> [PROBLEM TO WORK ON]
Format every row below as a JSON list of strings, one string per line, with blank lines omitted. Leave the pictures out of the answer.

> [MATERIALS PROVIDED]

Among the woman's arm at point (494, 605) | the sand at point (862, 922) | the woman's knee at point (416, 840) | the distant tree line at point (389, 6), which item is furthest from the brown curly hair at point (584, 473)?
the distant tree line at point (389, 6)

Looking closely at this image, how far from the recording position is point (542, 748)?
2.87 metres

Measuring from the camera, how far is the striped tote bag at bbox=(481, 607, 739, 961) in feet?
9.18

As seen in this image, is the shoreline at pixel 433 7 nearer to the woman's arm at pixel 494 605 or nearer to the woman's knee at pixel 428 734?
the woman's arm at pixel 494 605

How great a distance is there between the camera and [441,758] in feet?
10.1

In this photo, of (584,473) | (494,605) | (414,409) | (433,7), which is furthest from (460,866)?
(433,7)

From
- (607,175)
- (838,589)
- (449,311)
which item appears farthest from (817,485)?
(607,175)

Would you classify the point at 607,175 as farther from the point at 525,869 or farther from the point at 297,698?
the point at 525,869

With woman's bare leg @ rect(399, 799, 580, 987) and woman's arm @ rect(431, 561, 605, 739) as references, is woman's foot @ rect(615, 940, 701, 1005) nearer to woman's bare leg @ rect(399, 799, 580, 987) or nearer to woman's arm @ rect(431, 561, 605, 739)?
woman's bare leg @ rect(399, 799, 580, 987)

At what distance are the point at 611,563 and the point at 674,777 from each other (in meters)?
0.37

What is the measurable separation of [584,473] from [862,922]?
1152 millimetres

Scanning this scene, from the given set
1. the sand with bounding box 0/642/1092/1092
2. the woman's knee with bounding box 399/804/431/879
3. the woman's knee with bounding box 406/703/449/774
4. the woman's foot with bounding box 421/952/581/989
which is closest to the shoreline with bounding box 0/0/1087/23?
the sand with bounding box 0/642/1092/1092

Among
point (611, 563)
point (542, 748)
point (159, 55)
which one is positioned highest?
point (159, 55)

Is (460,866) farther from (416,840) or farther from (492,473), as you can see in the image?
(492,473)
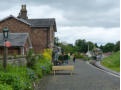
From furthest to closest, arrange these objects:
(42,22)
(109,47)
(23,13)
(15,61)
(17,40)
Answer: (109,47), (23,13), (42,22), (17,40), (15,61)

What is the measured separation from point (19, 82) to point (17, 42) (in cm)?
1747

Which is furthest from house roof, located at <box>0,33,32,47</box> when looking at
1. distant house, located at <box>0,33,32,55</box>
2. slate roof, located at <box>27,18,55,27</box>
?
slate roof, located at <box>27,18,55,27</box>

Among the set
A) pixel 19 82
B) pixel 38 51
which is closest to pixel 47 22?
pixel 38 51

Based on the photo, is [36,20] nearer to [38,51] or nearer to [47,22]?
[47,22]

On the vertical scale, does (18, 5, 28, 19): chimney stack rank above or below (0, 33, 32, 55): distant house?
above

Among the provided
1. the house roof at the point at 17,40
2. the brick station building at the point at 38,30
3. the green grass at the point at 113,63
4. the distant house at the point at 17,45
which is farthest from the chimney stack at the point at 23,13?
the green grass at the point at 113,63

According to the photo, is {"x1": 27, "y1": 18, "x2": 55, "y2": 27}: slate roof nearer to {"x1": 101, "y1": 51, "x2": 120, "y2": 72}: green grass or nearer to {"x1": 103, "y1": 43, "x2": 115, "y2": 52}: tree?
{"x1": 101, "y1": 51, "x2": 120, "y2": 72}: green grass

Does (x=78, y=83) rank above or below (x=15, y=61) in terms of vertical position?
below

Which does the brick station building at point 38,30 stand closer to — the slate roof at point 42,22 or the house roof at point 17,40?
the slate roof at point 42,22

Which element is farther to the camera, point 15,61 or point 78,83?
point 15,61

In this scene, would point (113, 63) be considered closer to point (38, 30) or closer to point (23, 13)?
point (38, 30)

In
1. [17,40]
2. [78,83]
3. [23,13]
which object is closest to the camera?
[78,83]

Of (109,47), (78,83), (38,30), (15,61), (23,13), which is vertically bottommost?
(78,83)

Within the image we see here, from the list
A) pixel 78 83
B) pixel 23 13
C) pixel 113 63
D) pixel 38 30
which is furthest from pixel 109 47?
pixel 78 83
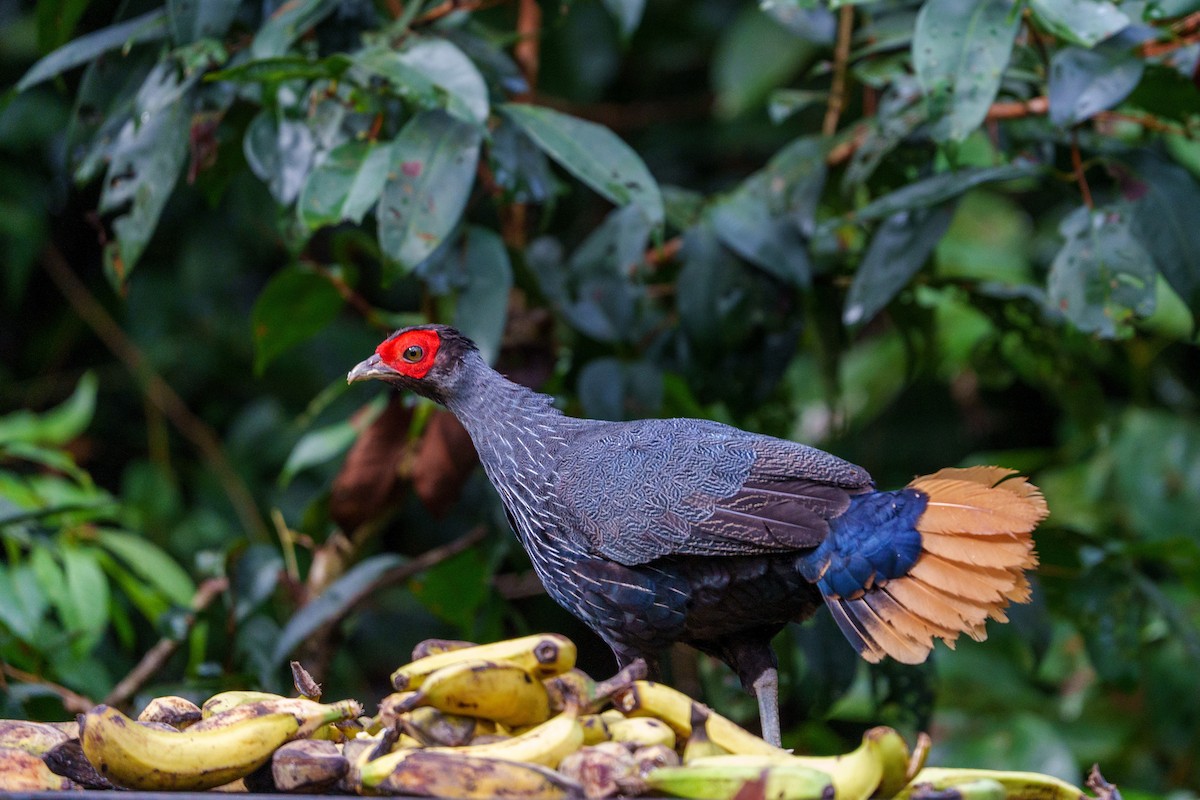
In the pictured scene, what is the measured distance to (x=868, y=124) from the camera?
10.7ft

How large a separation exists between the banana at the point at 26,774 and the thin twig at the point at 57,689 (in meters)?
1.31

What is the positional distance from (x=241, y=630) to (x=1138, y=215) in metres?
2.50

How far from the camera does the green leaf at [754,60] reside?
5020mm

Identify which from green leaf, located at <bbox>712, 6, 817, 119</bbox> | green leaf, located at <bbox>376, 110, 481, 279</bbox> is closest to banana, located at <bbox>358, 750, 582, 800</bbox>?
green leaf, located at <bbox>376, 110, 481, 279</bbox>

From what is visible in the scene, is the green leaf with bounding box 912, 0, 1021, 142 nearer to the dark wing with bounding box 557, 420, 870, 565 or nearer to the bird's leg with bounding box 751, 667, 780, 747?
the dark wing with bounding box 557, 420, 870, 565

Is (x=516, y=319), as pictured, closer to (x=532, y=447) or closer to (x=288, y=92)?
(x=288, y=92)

> [RESPONSE BELOW]
[
  "Among the woman's arm at point (494, 605) | the sand at point (862, 922) | the woman's knee at point (416, 840) | the distant tree line at point (389, 6), which item is furthest from the brown curly hair at point (584, 473)?",
  "the distant tree line at point (389, 6)",
  "Looking closely at this image, how far from the recording position is point (542, 748)?",
  "2.87 metres",
  "Measuring from the camera, how far is the striped tote bag at bbox=(481, 607, 739, 961) in feet?",
  "9.18",
  "As seen in this image, is the shoreline at pixel 433 7 nearer to the woman's arm at pixel 494 605 or nearer to the woman's knee at pixel 428 734?",
  "the woman's arm at pixel 494 605",
  "How great a distance is there between the camera and [441,758] in feet?",
  "10.1",
  "In this photo, of (584,473) | (494,605) | (414,409) | (433,7), which is furthest from (460,866)?",
  "(433,7)",
  "From",
  "- (607,175)",
  "- (838,589)",
  "- (449,311)",
  "which item appears farthest from (817,485)?",
  "(607,175)",
  "Would you classify the point at 607,175 as farther from the point at 525,869 or farther from the point at 297,698?",
  "the point at 525,869",
  "With woman's bare leg @ rect(399, 799, 580, 987) and woman's arm @ rect(431, 561, 605, 739) as references, is woman's foot @ rect(615, 940, 701, 1005) nearer to woman's bare leg @ rect(399, 799, 580, 987) or nearer to woman's arm @ rect(431, 561, 605, 739)?",
  "woman's bare leg @ rect(399, 799, 580, 987)",
  "At what distance are the point at 611,563 and the point at 674,777 from each other (in meters)?",
  "0.37",
  "What is the measurable separation of [584,473] from [862,922]?",
  "1152 millimetres",
  "Scanning this scene, from the given set",
  "1. the sand with bounding box 0/642/1092/1092",
  "2. the woman's knee with bounding box 399/804/431/879",
  "3. the woman's knee with bounding box 406/703/449/774",
  "4. the woman's foot with bounding box 421/952/581/989",
  "which is closest to the shoreline with bounding box 0/0/1087/23?",
  "the sand with bounding box 0/642/1092/1092",
  "Among",
  "point (611, 563)",
  "point (542, 748)",
  "point (159, 55)",
  "which one is positioned highest?",
  "point (159, 55)",
  "Is (460,866) farther from (416,840) or farther from (492,473), as you can see in the image?",
  "(492,473)",
  "From furthest to closest, arrange these objects:",
  "(42,22)",
  "(109,47)",
  "(23,13)",
  "(15,61)",
  "(17,40)",
  "Answer: (109,47), (23,13), (42,22), (17,40), (15,61)",
  "What is the measured separation from point (19, 82) to point (17, 42) (in cm)?",
  "1747",
  "Which is furthest from house roof, located at <box>0,33,32,47</box> when looking at",
  "1. distant house, located at <box>0,33,32,55</box>",
  "2. slate roof, located at <box>27,18,55,27</box>",
  "?",
  "slate roof, located at <box>27,18,55,27</box>",
  "Among the set",
  "A) pixel 19 82",
  "B) pixel 38 51",
  "which is closest to pixel 47 22?",
  "pixel 38 51",
  "Based on the photo, is [36,20] nearer to [38,51] or nearer to [47,22]?",
  "[47,22]",
  "On the vertical scale, does (18, 5, 28, 19): chimney stack rank above or below (0, 33, 32, 55): distant house?",
  "above",
  "Among the provided",
  "1. the house roof at the point at 17,40",
  "2. the brick station building at the point at 38,30",
  "3. the green grass at the point at 113,63",
  "4. the distant house at the point at 17,45",
  "which is farthest from the chimney stack at the point at 23,13?",
  "the green grass at the point at 113,63",
  "According to the photo, is {\"x1\": 27, \"y1\": 18, \"x2\": 55, \"y2\": 27}: slate roof nearer to {\"x1\": 101, \"y1\": 51, \"x2\": 120, \"y2\": 72}: green grass or nearer to {\"x1\": 103, \"y1\": 43, \"x2\": 115, \"y2\": 52}: tree?",
  "{\"x1\": 101, \"y1\": 51, \"x2\": 120, \"y2\": 72}: green grass",
  "Does (x=78, y=83) rank above or below (x=15, y=61) in terms of vertical position?",
  "below",
  "Which does the brick station building at point 38,30 stand closer to — the slate roof at point 42,22 or the house roof at point 17,40?",
  "the slate roof at point 42,22",
  "Which element is farther to the camera, point 15,61 or point 78,83?",
  "point 15,61",
  "In this scene, would point (113, 63) be considered closer to point (38, 30) or closer to point (23, 13)?",
  "point (38, 30)",
  "In",
  "1. [17,40]",
  "2. [78,83]",
  "3. [23,13]",
  "which object is closest to the camera?",
  "[78,83]",
  "Of (109,47), (78,83), (38,30), (15,61), (23,13), which is vertically bottommost?",
  "(78,83)",
  "Within the image we see here, from the list",
  "A) pixel 78 83",
  "B) pixel 23 13",
  "C) pixel 113 63",
  "D) pixel 38 30",
  "which is furthest from pixel 109 47?",
  "pixel 78 83",
  "In the pictured scene, what is the measured distance to (x=868, y=124) from the camera?",
  "10.7ft",
  "How large a separation exists between the banana at the point at 26,774 and the thin twig at the point at 57,689 (in meters)?",
  "1.31",
  "What is the positional distance from (x=241, y=630) to (x=1138, y=215) in metres?",
  "2.50",
  "How far from the camera does the green leaf at [754,60] reside?",
  "5020mm",
  "Identify which from green leaf, located at <bbox>712, 6, 817, 119</bbox> | green leaf, located at <bbox>376, 110, 481, 279</bbox> is closest to banana, located at <bbox>358, 750, 582, 800</bbox>?",
  "green leaf, located at <bbox>376, 110, 481, 279</bbox>",
  "From what is visible in the scene, is the green leaf with bounding box 912, 0, 1021, 142 nearer to the dark wing with bounding box 557, 420, 870, 565 or nearer to the bird's leg with bounding box 751, 667, 780, 747?",
  "the dark wing with bounding box 557, 420, 870, 565",
  "Is (x=516, y=319), as pictured, closer to (x=532, y=447) or closer to (x=288, y=92)?",
  "(x=288, y=92)"
]